The U.S. military is reportedly using Claude AI for airstrikes in Iran, responsible for intelligence assessment and target identification. Experts issue a stern warning.

robot
Abstract generation in progress

Artificial intelligence is quietly intervening in real war decision-making.

According to The Wall Street Journal, the U.S. Central Command used Anthropic’s Claude AI to perform intelligence assessment, target identification, and battlefield simulation during an airstrike against Iran. However, the specific meaning of “target identification”—whether Claude was marking strike locations or estimating casualties—remains undisclosed, and no one is legally obligated to make such information public.

Notably, just hours before the airstrike, Trump ordered federal agencies to cease using Claude, but the tool is deeply integrated with Pentagon systems, making a switch difficult in the short term. Claude was also used in January for operations targeting Maduro.

Meanwhile, the Pentagon is in a direct standoff with Anthropic over access to classified systems. Anthropic CEO Dario Amodei refused the Department of Defense’s demand for “unrestricted access,” insisting on red lines against “mass surveillance of Americans” and “fully autonomous weapons.”

Academic simulations show that mainstream AI large models, in high-risk adversarial scenarios, ultimately choose to use nuclear weapons in 95% of cases. The combination of these factors has sharply increased concerns over the militarization of AI.

Claude’s Involvement in Airstrikes Remains a Mystery

AI has long been used to analyze satellite images, detect cyber threats, and guide missile defense systems.

But what’s more concerning now is that the same underlying technology used by billions daily for writing emails is being directly integrated into battlefield decision-making chains.

In November last year, Anthropic partnered with data analytics firm Palantir Technologies to make Claude a reasoning engine for military decision support systems.

In January this year, Anthropic submitted a $100 million proposal to the Pentagon to develop voice-controlled autonomous drone swarms—using Claude to translate commanders’ intentions into digital commands and coordinate drone formations. The proposal was ultimately rejected, but the contract details went far beyond simple intelligence reports, including “target perception and sharing” and full control of drone swarms from “launch to termination.”

Despite this, how these systems actually operate remains opaque. Bloomberg columnists note that AI companies refuse to disclose training data and reasoning paths, and the secrecy surrounding military applications adds another layer of concealment.

Pentagon Demands Unrestricted Access, Anthropic Refuses

Reports indicate that Defense Secretary Pete Hegseth explicitly demanded models “not constrained by policies or limitations on legitimate military use” in a memo, issuing a final deadline: by 5 p.m. Friday, submit unrestricted usage rights, or face serious consequences.

Amodei wrote in a blog post, “We cannot ethically agree to their demands.” In a statement, Anthropic pointed out that the latest Department of Defense contract language, which “appears to be a compromise,” combined with “legal terminology,” could allow the company’s guardrails to be ignored at any time.

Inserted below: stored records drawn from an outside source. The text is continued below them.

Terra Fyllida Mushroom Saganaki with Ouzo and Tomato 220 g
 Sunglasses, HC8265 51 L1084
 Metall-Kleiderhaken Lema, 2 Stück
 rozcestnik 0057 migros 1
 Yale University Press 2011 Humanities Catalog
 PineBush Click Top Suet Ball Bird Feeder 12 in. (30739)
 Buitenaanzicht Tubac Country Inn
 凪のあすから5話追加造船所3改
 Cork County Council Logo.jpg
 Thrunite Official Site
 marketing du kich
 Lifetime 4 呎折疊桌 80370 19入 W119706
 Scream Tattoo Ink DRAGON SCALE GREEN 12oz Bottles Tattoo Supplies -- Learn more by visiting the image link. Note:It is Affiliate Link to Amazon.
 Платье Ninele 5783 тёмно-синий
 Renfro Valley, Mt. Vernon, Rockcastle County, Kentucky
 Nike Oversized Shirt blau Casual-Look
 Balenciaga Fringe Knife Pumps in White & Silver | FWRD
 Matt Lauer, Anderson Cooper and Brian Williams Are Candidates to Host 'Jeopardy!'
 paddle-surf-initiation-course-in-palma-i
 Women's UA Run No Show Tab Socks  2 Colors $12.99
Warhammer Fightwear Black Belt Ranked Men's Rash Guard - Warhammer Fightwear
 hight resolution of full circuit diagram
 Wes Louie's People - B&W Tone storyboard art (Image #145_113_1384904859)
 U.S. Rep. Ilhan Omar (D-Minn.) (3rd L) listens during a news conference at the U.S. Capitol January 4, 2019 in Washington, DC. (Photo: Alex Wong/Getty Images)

The Pentagon responded strongly. Defense Department spokesperson Sean Parnell stated on X that the department has no intention of conducting mass surveillance of Americans or developing autonomous weapons without human oversight, but emphasized, “We will not let any company dictate how we make combat decisions.” Reports also indicate that the Pentagon has threatened to invoke the Cold War-era Defense Production Act to forcibly requisition the Claude model, and has asked defense contractors like Boeing and Lockheed Martin to assess their reliance on Anthropic, preparing to list it as a “supply chain risk.”

Amodei pointed out the logical contradictions: “These threats are self-contradictory: one labels us as a security risk; the other claims Claude is vital to national security.” He added that if the Pentagon decides to abandon Anthropic, the company “will work to facilitate a smooth transition to another supplier.”

Simulation Data: AI Models Choose Nuclear Strike in 95% of Cases

Anthropic’s concerns about “fully autonomous weapons” are supported by recent academic simulations.

It was revealed that King’s College London researcher Kenneth Payne led a highly realistic war game where ChatGPT-5.2, Claude Sonnet 4, and Gemini 3 Flash competed against each other. Over 329 rounds, none of the models surrendered; in 95% of cases, they ultimately chose to deploy nuclear weapons.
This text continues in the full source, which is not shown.